NEPA Reforms a Big Step toward Correcting Worst Abuses of Environmental Permitting Process

The White House Council on Environmental Quality today released a proposed rule reforming the National Environmental Policy Act (NEPA).

Director of CEI’s Center for Energy and Environment Myron Ebell said:

“The administration’s proposed reforms of NEPA regulations are a big step toward correcting the worst abuses of the environmental permitting process. Over the decades, bad court decisions and bureaucratic laziness have turned NEPA from a sensible tool to consider the environmental impacts of major projects into a weapon used to delay projects to death. 

“American infrastructure lags other developed countries because getting a NEPA permit and successfully defending it from multiple legal challenges takes many years and often over a decade. In no other country does it regularly take as long to permit an infrastructure project. The same is true of major natural resource projects, which is why, for example, new mines open much more often in Canada than in the United States.

“We hope the administration will take the next step and propose needed legislative reforms to NEPA for Congress to consider.”

CEI senior fellow Ben Lieberman said:

“The original purpose of NEPA was to require a timely environmental assessment of major projects, not to substantially delay or block them entirely.
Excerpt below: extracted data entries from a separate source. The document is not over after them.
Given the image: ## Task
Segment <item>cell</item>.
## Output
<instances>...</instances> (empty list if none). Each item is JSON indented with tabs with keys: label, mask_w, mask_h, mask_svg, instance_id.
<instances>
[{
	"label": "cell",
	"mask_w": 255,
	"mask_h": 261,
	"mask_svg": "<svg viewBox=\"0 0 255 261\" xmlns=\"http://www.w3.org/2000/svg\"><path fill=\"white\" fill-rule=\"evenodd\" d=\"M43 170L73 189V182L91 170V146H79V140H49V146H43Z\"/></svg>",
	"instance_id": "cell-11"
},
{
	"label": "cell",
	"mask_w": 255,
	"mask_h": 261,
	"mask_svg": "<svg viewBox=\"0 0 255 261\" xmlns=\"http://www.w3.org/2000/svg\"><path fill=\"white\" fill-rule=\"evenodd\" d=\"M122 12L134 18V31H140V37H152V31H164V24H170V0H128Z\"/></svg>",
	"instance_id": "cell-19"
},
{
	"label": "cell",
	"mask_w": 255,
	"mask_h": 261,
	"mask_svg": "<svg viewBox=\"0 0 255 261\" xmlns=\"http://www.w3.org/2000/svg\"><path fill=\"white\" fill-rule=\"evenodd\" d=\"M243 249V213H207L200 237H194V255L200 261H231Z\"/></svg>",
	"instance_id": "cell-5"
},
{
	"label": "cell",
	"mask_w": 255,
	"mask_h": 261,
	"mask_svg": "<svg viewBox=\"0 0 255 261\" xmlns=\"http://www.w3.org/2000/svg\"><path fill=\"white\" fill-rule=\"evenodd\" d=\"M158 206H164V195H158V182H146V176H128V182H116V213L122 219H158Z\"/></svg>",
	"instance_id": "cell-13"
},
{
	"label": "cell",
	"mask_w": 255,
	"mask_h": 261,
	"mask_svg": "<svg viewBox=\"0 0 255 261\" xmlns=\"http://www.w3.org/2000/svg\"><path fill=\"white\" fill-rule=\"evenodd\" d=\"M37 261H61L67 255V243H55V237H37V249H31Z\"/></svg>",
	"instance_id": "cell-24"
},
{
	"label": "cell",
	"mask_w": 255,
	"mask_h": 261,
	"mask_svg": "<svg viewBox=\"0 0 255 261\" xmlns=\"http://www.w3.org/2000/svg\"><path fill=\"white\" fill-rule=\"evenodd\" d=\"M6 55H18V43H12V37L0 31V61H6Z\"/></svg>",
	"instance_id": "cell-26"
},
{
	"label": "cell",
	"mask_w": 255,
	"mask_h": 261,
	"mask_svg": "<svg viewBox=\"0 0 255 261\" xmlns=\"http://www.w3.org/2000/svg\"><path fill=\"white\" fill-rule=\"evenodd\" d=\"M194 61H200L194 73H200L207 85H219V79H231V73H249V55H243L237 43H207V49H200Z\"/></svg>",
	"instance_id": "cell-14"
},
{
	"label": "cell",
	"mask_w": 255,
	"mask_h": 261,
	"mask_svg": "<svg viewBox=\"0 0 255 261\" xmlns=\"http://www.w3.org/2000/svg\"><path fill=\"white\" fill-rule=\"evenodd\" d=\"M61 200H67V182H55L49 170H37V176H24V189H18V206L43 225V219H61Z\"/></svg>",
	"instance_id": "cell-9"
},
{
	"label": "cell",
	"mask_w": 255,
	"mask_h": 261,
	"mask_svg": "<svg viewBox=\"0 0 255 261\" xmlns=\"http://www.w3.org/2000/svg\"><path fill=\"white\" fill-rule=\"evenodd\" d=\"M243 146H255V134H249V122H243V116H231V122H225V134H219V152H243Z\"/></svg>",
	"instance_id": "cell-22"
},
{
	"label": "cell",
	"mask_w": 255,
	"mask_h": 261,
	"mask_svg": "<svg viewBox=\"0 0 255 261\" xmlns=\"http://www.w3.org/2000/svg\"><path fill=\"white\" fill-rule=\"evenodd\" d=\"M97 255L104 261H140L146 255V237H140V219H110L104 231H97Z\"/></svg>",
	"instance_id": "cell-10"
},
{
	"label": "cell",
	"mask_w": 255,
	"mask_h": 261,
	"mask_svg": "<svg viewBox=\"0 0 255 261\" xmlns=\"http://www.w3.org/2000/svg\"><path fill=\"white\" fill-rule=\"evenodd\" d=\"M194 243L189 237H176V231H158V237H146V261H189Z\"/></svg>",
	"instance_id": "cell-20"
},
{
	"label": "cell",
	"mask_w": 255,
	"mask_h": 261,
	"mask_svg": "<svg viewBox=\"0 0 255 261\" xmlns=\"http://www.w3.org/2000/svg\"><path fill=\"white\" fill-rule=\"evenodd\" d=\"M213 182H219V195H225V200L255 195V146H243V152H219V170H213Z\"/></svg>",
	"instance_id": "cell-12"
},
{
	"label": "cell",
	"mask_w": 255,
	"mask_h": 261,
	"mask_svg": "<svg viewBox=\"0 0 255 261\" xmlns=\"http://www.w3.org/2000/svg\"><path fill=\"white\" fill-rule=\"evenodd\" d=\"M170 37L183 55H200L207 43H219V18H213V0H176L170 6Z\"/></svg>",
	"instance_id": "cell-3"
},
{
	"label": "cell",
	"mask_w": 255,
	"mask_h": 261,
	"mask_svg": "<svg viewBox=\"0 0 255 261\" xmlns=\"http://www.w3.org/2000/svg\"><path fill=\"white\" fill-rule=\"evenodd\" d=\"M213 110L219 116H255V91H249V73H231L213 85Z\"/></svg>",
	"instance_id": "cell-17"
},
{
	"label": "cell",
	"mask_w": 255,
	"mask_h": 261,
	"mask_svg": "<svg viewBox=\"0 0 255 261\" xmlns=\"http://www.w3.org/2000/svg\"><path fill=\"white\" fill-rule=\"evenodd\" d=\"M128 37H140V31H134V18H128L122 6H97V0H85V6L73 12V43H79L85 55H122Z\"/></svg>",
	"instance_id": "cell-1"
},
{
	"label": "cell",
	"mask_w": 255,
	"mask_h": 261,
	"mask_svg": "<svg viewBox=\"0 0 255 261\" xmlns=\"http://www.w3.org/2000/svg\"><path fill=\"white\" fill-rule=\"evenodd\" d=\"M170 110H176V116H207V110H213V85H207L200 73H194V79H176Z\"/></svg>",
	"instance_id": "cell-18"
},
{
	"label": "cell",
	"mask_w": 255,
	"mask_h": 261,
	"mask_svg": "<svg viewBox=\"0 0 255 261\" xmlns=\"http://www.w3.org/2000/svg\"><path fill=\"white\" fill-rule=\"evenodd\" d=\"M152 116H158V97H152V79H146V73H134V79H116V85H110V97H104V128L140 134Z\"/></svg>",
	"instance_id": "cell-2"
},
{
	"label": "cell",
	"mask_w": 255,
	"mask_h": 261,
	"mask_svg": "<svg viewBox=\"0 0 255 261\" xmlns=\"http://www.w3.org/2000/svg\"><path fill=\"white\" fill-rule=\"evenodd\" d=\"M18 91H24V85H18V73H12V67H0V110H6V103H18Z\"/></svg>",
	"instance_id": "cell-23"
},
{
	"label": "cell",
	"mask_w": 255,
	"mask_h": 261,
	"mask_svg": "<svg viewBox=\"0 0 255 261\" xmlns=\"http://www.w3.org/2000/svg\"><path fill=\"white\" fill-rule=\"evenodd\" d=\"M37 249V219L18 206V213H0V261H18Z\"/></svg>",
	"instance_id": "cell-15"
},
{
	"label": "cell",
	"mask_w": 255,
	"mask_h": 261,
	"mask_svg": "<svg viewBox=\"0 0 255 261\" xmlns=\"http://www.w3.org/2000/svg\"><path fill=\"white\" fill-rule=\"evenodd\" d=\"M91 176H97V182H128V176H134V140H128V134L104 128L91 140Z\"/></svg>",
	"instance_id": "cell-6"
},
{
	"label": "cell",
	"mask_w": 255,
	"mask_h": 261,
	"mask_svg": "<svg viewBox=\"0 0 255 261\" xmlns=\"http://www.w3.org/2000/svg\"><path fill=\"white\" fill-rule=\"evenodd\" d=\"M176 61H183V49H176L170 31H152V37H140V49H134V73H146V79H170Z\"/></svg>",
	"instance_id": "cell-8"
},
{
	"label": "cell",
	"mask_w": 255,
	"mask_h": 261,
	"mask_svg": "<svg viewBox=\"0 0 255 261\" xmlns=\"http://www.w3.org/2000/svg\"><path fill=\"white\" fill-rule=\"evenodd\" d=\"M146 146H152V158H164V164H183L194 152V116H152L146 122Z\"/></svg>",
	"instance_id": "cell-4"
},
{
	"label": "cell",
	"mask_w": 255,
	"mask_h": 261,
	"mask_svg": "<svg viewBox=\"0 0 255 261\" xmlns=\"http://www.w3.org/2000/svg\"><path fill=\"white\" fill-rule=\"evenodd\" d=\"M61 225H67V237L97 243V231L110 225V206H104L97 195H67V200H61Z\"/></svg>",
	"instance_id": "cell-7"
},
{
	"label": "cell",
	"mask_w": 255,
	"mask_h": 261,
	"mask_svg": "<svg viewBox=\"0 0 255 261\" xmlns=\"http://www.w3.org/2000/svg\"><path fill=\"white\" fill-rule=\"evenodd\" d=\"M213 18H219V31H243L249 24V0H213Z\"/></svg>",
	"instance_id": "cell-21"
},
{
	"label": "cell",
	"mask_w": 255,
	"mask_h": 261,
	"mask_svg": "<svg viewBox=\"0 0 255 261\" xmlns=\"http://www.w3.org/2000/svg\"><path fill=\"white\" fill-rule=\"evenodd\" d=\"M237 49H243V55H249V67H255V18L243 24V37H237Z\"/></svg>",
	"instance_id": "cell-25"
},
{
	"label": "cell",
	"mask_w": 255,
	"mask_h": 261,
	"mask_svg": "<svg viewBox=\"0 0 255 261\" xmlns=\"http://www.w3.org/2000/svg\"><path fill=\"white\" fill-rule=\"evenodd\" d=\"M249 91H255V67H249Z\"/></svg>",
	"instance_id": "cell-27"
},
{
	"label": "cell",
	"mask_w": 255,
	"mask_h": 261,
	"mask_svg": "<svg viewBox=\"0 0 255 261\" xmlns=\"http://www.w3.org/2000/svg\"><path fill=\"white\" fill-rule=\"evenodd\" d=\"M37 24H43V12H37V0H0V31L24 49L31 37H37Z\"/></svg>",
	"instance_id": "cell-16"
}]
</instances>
But in the hands of environmentalist litigants, this statute has morphed into a project killer which has recently been used to stop fossil fuel production and infrastructure based on climate change concerns and thus threatens to derail the Trump administration’s energy dominance agenda. This proposed rule restores NEPA’s original intent of taking environmental concerns into consideration without destroying jobs or harming the economy.”